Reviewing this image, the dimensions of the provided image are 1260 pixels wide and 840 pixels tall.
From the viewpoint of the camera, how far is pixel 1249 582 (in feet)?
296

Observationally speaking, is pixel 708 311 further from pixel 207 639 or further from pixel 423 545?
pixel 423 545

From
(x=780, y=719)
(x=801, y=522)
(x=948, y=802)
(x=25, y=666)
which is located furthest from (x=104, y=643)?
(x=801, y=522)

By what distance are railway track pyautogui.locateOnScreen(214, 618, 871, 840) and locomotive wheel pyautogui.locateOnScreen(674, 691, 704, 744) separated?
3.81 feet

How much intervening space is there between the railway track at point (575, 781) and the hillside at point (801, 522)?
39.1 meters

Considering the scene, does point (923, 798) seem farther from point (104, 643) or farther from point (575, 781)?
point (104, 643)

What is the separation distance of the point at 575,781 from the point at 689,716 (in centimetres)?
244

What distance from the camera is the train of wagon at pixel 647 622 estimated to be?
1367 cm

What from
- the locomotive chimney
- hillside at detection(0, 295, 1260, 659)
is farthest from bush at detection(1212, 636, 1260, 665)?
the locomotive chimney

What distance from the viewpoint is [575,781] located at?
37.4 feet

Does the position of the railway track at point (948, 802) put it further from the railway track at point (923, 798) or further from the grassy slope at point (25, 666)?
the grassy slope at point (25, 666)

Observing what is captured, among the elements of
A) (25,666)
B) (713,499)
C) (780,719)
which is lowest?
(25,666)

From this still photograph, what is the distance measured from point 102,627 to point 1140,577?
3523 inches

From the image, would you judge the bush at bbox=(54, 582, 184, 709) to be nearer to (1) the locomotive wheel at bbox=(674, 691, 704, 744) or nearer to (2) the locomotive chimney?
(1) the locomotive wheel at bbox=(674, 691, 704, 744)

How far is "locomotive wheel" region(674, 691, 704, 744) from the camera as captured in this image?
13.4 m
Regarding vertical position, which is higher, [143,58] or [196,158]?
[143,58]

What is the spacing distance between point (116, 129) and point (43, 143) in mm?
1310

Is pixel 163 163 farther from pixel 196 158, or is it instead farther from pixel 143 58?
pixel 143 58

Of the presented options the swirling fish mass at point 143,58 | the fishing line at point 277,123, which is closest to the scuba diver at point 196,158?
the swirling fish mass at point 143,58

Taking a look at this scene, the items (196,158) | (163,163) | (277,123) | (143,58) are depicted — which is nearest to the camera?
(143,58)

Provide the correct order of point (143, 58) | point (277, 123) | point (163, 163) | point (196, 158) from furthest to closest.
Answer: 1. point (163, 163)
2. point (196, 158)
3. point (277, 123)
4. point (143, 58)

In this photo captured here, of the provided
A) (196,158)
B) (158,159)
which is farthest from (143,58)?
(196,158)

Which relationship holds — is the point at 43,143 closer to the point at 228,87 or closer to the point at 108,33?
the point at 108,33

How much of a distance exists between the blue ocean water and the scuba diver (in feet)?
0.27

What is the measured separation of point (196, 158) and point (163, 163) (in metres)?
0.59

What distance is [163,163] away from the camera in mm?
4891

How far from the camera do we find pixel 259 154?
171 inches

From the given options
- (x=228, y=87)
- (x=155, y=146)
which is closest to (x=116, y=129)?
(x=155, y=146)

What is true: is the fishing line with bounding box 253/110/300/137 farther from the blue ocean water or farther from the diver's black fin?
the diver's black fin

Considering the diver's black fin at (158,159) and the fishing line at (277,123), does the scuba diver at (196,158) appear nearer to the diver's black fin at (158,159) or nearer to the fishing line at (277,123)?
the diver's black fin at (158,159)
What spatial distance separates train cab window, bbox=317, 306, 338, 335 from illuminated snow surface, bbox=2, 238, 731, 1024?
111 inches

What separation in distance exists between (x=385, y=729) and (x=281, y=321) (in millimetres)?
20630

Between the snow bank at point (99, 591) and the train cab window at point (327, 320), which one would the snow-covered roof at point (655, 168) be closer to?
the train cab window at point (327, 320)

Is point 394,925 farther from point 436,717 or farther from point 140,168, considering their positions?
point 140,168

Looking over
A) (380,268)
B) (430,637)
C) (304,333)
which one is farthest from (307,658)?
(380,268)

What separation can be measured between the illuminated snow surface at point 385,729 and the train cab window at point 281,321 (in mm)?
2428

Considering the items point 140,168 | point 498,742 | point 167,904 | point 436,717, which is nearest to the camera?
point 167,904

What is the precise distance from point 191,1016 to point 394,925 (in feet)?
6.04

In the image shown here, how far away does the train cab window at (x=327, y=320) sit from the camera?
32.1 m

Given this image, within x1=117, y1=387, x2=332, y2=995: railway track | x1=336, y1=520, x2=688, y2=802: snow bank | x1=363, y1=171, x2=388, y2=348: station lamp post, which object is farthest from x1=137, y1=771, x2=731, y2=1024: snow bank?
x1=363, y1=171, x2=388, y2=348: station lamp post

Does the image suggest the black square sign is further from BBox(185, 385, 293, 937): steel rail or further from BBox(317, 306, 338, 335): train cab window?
· · · ·
(Task to carry out): Turn every line of the items above into a JSON list of strings, one string per line, skipping any blank lines.

(Task output):
[
  "Reviewing this image, the dimensions of the provided image are 1260 pixels wide and 840 pixels tall.",
  "From the viewpoint of the camera, how far is pixel 1249 582 (in feet)?",
  "296",
  "Observationally speaking, is pixel 708 311 further from pixel 207 639 or further from pixel 423 545?",
  "pixel 423 545",
  "From",
  "(x=780, y=719)",
  "(x=801, y=522)",
  "(x=948, y=802)",
  "(x=25, y=666)",
  "which is located furthest from (x=104, y=643)?",
  "(x=801, y=522)",
  "By what distance are railway track pyautogui.locateOnScreen(214, 618, 871, 840) and locomotive wheel pyautogui.locateOnScreen(674, 691, 704, 744) separated?",
  "3.81 feet",
  "How much intervening space is there between the railway track at point (575, 781) and the hillside at point (801, 522)?",
  "39.1 meters",
  "Considering the scene, does point (923, 798) seem farther from point (104, 643) or farther from point (575, 781)?",
  "point (104, 643)",
  "What is the separation distance of the point at 575,781 from the point at 689,716 (in centimetres)?",
  "244",
  "What distance from the camera is the train of wagon at pixel 647 622 estimated to be?",
  "1367 cm",
  "What from",
  "- the locomotive chimney",
  "- hillside at detection(0, 295, 1260, 659)",
  "is farthest from bush at detection(1212, 636, 1260, 665)?",
  "the locomotive chimney",
  "What distance from the viewpoint is [575,781] located at?",
  "37.4 feet",
  "Does the position of the railway track at point (948, 802) put it further from the railway track at point (923, 798) or further from the grassy slope at point (25, 666)?",
  "the grassy slope at point (25, 666)",
  "Observing what is captured, among the elements of",
  "A) (25,666)",
  "B) (713,499)",
  "C) (780,719)",
  "which is lowest?",
  "(25,666)",
  "From this still photograph, what is the distance measured from point 102,627 to point 1140,577?",
  "3523 inches",
  "From the image, would you judge the bush at bbox=(54, 582, 184, 709) to be nearer to (1) the locomotive wheel at bbox=(674, 691, 704, 744) or nearer to (2) the locomotive chimney?",
  "(1) the locomotive wheel at bbox=(674, 691, 704, 744)",
  "How far is \"locomotive wheel\" region(674, 691, 704, 744) from the camera as captured in this image?",
  "13.4 m",
  "Regarding vertical position, which is higher, [143,58] or [196,158]?",
  "[143,58]",
  "What is the spacing distance between point (116, 129) and point (43, 143) in mm?",
  "1310",
  "Is pixel 163 163 farther from pixel 196 158, or is it instead farther from pixel 143 58?",
  "pixel 143 58",
  "Of the presented options the swirling fish mass at point 143,58 | the fishing line at point 277,123, which is closest to the scuba diver at point 196,158?",
  "the swirling fish mass at point 143,58",
  "Taking a look at this scene, the items (196,158) | (163,163) | (277,123) | (143,58) are depicted — which is nearest to the camera?",
  "(143,58)",
  "Provide the correct order of point (143, 58) | point (277, 123) | point (163, 163) | point (196, 158) from furthest to closest.",
  "Answer: 1. point (163, 163)",
  "2. point (196, 158)",
  "3. point (277, 123)",
  "4. point (143, 58)",
  "In this photo captured here, of the provided",
  "A) (196,158)",
  "B) (158,159)",
  "which is farthest from (143,58)?",
  "(196,158)",
  "Which relationship holds — is the point at 43,143 closer to the point at 228,87 or closer to the point at 108,33?",
  "the point at 108,33",
  "How much of a distance exists between the blue ocean water and the scuba diver (in feet)?",
  "0.27",
  "What is the measured separation of point (196, 158) and point (163, 163) (in metres)?",
  "0.59",
  "What distance is [163,163] away from the camera in mm?",
  "4891",
  "How far from the camera do we find pixel 259 154?",
  "171 inches",
  "From the given options",
  "- (x=228, y=87)",
  "- (x=155, y=146)",
  "which is closest to (x=116, y=129)?",
  "(x=155, y=146)",
  "What is true: is the fishing line with bounding box 253/110/300/137 farther from the blue ocean water or farther from the diver's black fin?",
  "the diver's black fin",
  "Considering the diver's black fin at (158,159) and the fishing line at (277,123), does the scuba diver at (196,158) appear nearer to the diver's black fin at (158,159) or nearer to the fishing line at (277,123)?",
  "the diver's black fin at (158,159)",
  "What spatial distance separates train cab window, bbox=317, 306, 338, 335 from illuminated snow surface, bbox=2, 238, 731, 1024?",
  "111 inches",
  "What separation in distance exists between (x=385, y=729) and (x=281, y=321) (in millimetres)?",
  "20630",
  "Between the snow bank at point (99, 591) and the train cab window at point (327, 320), which one would the snow-covered roof at point (655, 168) be closer to?",
  "the train cab window at point (327, 320)",
  "Is point 394,925 farther from point 436,717 or farther from point 140,168, considering their positions?",
  "point 140,168",
  "Looking over",
  "A) (380,268)",
  "B) (430,637)",
  "C) (304,333)",
  "which one is farthest from (307,658)?",
  "(380,268)",
  "What separation can be measured between the illuminated snow surface at point 385,729 and the train cab window at point 281,321 (in mm)?",
  "2428",
  "Considering the items point 140,168 | point 498,742 | point 167,904 | point 436,717, which is nearest to the camera?",
  "point 167,904",
  "What is the precise distance from point 191,1016 to point 394,925 (in feet)?",
  "6.04",
  "In the image shown here, how far away does the train cab window at (x=327, y=320) sit from the camera?",
  "32.1 m",
  "Given this image, within x1=117, y1=387, x2=332, y2=995: railway track | x1=336, y1=520, x2=688, y2=802: snow bank | x1=363, y1=171, x2=388, y2=348: station lamp post, which object is farthest from x1=137, y1=771, x2=731, y2=1024: snow bank?",
  "x1=363, y1=171, x2=388, y2=348: station lamp post",
  "Does the image suggest the black square sign is further from BBox(185, 385, 293, 937): steel rail or further from BBox(317, 306, 338, 335): train cab window?"
]